Längeres Sonnenbaden schadet nicht, hilft aber auch nicht mehr: Die Produktion von Vitamin D verläuft mehrstufig und unterliegt in jedem Reaktionsschritt einem Gleichgewicht. Dabei ist limitierend, daß das Prävitamin D3, seine Vorstufe 7-Dehydrocholesterol und das Vitamin D3 selbst alle photolabil sind. Dies führt dazu, daß eine längerfristige Bestrahlung mit Sonnenlicht die D3-Synthese nicht erhöht. Es reagiert zu unwirksamen Produkten, bevor es ins Blut abtransportiert werden kann. [6] Dadurch und durch die Melaninbildung ist der Organismus von Natur aus vor einer Vergiftung mit D3 durch Sonnenstrahlung geschützt.

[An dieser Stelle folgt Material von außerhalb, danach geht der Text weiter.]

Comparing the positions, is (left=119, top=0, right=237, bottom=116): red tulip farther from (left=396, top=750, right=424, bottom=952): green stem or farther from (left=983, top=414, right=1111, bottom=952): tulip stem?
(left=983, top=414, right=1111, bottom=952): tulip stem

Aus urheimischer Perspektive ist es stets das Beste, der Natur nicht ins Handwerk zu pfuschen. Wir raten daher dazu, keine künstliche Vergiftung durch die Einnahme synthetischer (Pro-) Hormone zu riskieren. Die moderne Wissenschaft ist entgegen häufiger Selbstdarstellung nicht dazu in der Lage, die komplexen biochemischen Prozesse unseres Körpers vollständig zu durchschauen. Somit sind auch die Folgen einer Vitamin-D-Supplementierung für diverse Rückkopplungsmechanismen und Effektkaskaden nicht absehbar.

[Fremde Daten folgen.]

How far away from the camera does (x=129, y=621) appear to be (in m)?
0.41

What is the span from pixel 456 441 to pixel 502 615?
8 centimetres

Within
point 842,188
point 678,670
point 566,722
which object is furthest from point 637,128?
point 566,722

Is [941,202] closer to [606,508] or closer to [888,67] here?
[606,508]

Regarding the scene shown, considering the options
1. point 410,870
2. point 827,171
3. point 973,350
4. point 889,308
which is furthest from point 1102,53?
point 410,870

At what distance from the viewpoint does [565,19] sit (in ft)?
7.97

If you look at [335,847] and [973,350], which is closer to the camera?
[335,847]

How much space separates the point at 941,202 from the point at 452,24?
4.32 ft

Vor krassen Überdosierungen (siehe UHN 4/2018) können uns weder behördliche Dosisvorschriften noch Packungsbeilagen schützen. Das schafft nur die eingehende Beratung durch kritische Ärzte und Heilpraktiker, die den Menschen als komplettes Wesen auffassen und mit all seinen Lebensumständen betrachten.
Quellen
[1]
Manson JAE et al.: Vitamin D Supplements and Prevention of Cancer and Cardiovascular Disease. In: N Engl J Med 2019; 380:33-44
DOI: 10.1056/NEJMoa1809944
[2]
Zhao J et al.: Vitamin D deficiency as a risk factor for thyroid cancer: A meta-analysis of case-control studies. In: Nutrition. 2019 Jan;57:5-11.
DOI: 10.1016/j.nut.2018.04.015. Epub 2018 Jun 2.
[3]
Powe CE et al.: Vitamin D–Binding Protein and Vitamin D Status of Black Americans and White Americans. In: N Engl J Med 2013; 369:1991-2000
DOI: 10.1056/NEJMoa1306357
[4]
Zittermann A, Pilz S: Vitamin D in Klinik und Praxis. In: Aktuel Ernahrungsmed 2016; 41(04): 300-316.
DOI: 10.1055/s-0042-110724
[5]
DGE: Referenzwerte für die Nährstoffzufuhr. Frankfurt am Main 2000.
[6]
Holick MF: Environmental factors that influence the cutaneous production of vitamin D. In: Am J Clin Nutr. 1995 Mar;61(3 Suppl):638S-645S.